I Love Him, but Sometimes I Want to Hit Him over the Head with a Frying Pan


Love, men, sheesh! He’s great most of the time, you love him more than life itself, but once in a while…it would feel nice to whack him! Why does he take his moodiness out on you? Are you guilty of doing the same thing sometimes?

Sure, we all get persnickety when we live with someone or spend a lot of time with him. But he’s so…so…so…uhg! He won’t tell you what’s wrong, he just takes it out on you through snippy remarks, lack of affection, or just shuts down altogether.

Is this a bad thing? Could be, but if it doesn’t happen a lot, it’s actually flattering if you think about it.

He feels comfortable enough with you to let his freak flag fly. He’s grumpy one minute, then when he answers the phone to talk to a friend, he’s all nice and laughing. Why isn’t he doing that with you at that moment?

He knows you love him and will take his damage. You always have, he hopes you always will. And we’ve dished out some crazy for him to handle, too! But it’s all in love.

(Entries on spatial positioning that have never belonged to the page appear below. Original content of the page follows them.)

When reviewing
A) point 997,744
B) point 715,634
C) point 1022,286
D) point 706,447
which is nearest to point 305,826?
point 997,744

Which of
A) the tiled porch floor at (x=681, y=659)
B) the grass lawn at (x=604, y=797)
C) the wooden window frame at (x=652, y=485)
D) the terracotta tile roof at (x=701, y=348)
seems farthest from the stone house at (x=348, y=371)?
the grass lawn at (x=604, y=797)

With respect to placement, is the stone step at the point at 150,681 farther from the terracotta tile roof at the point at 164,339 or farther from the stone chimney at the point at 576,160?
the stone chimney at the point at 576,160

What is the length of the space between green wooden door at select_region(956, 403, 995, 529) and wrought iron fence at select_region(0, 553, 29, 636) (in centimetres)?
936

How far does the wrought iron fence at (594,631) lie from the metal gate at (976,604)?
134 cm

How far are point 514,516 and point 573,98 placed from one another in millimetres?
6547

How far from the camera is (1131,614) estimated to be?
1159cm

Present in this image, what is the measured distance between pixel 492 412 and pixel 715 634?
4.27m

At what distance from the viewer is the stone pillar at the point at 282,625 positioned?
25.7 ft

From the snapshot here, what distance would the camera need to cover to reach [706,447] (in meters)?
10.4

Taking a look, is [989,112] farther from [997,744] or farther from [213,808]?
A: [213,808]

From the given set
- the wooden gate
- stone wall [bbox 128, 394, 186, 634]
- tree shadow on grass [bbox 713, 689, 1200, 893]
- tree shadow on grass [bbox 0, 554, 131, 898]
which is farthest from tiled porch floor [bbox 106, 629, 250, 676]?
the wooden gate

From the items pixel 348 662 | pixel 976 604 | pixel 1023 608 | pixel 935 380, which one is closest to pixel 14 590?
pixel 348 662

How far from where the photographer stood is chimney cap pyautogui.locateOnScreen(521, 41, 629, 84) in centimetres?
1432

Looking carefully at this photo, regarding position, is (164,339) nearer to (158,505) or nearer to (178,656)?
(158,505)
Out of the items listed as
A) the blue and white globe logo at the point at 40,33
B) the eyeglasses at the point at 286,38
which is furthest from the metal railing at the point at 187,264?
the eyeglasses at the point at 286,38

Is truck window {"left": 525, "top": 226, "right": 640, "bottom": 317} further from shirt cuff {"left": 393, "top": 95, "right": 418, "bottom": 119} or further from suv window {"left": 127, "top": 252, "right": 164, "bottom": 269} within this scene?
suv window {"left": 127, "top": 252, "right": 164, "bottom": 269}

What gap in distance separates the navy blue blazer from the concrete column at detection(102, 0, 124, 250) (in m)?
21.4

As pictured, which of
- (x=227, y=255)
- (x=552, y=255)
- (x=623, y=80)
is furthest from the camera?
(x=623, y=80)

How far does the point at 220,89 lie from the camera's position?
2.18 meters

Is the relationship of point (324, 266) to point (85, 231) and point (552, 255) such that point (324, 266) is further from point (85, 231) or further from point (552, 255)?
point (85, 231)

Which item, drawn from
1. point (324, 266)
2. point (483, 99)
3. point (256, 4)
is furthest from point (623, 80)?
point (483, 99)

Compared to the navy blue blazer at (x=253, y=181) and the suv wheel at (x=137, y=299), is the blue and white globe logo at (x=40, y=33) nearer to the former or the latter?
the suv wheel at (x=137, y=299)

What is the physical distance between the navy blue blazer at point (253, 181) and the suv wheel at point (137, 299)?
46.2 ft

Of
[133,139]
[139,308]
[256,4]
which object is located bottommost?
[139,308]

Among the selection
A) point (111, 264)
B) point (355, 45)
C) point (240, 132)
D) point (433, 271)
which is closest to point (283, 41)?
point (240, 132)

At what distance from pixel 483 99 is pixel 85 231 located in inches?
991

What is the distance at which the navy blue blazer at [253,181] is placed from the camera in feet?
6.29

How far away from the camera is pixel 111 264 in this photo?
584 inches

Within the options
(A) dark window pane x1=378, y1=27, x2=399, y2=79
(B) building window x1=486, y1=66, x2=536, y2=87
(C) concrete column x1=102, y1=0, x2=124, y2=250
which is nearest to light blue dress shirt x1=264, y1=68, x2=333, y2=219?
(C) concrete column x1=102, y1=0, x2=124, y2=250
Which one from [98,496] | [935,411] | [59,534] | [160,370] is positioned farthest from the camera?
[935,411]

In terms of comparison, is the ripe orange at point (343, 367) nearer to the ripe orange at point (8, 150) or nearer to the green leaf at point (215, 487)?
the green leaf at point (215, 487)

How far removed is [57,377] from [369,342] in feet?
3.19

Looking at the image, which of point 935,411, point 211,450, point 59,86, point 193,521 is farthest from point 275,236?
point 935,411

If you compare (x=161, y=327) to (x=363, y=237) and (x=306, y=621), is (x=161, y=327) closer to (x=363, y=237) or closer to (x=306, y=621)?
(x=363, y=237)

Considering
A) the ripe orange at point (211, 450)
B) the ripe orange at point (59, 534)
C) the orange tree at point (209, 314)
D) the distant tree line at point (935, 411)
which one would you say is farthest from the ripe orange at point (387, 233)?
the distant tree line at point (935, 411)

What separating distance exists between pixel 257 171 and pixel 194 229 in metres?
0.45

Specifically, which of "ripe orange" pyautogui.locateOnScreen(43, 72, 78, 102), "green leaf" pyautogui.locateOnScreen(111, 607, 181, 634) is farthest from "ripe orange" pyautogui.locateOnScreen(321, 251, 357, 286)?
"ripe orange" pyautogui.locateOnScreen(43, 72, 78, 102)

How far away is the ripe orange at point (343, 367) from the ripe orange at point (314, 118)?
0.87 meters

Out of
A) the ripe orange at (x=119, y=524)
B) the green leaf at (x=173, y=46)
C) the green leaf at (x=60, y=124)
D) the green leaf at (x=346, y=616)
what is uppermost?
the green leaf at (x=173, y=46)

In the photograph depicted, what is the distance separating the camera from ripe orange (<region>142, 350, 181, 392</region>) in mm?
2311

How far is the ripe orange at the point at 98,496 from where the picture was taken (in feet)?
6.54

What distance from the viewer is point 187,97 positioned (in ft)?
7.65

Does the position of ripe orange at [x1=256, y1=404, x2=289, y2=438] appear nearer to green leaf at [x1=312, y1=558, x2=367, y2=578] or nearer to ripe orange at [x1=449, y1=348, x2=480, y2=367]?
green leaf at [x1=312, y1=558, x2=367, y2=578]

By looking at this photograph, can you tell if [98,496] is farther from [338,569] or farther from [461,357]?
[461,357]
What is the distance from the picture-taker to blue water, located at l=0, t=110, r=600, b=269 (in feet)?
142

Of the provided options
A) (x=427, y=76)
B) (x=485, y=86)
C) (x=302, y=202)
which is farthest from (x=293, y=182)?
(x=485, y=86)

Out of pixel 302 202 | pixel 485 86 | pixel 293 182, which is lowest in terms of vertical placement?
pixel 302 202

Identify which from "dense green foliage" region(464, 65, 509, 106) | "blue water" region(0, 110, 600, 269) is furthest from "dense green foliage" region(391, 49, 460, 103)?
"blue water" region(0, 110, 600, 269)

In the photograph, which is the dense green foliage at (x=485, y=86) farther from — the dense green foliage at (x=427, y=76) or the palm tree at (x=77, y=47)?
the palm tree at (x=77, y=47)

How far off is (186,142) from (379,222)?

Try to get him to tell you what’s bothering him after he calms down or comes out of his shell. Many men haven’t been taught they can be open and vulnerable, and when they feel vulnerable, they want to hide it or take it out on…the people they love the most. That’s you.

Once you can get him talking, and it may take time and a lot of patience and effort, he’ll realize that’s the solution rather than a fight or a stagnant environment. A good way to get him to open up is for you to open up first about something bothering you, but don’t let him know if it’s him who is bothering you. Tell him about things in your life you are upset about, such as work situations, difficulty with children or family, ask him what you should and could do. Seek his advice and ask if he ever feels the way you do.

With time and repetition, he’ll feel safe to open up to you and realize you’re the “good one.” You’re only looking out for his best interests and letting him know he can vent to you about things outside your relationship will possibly encourage him to do that instead of the other ways he lets out his frustrations.